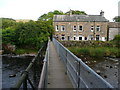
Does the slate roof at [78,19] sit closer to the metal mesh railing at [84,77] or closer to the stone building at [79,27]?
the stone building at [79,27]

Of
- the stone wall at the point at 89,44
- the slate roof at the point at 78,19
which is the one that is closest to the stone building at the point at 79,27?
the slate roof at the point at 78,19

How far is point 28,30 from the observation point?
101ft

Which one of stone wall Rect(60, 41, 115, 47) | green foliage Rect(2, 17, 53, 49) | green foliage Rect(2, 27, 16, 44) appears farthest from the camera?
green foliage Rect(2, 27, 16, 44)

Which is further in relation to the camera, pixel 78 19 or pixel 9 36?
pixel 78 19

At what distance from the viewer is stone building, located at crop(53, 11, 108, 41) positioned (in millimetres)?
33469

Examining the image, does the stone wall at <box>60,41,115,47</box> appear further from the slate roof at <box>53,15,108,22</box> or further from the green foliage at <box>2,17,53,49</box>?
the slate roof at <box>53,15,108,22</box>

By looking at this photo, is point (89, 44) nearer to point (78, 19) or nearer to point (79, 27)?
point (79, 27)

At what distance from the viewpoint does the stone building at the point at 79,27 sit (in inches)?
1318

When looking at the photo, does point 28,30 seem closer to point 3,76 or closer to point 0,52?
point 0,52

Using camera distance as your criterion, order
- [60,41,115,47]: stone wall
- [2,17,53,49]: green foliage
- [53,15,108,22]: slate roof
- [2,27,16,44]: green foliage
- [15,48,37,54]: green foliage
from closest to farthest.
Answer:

==

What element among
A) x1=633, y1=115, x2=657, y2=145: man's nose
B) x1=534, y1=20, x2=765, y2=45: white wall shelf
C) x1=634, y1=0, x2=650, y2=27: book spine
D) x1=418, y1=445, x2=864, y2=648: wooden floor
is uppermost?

* * *

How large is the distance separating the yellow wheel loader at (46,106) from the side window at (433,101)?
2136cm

__Task instructions__. Find each row above that contains the string "roof" and copy those rows. Case counts.

__Reply__.
Does the slate roof at [78,19] sit closer to the metal mesh railing at [84,77] or closer to the stone building at [79,27]?
- the slate roof at the point at 78,19
the slate roof at the point at 78,19
Examining the image, does the stone wall at <box>60,41,115,47</box> appear further from the slate roof at <box>53,15,108,22</box> or further from the green foliage at <box>2,17,53,49</box>?
the slate roof at <box>53,15,108,22</box>
- [53,15,108,22]: slate roof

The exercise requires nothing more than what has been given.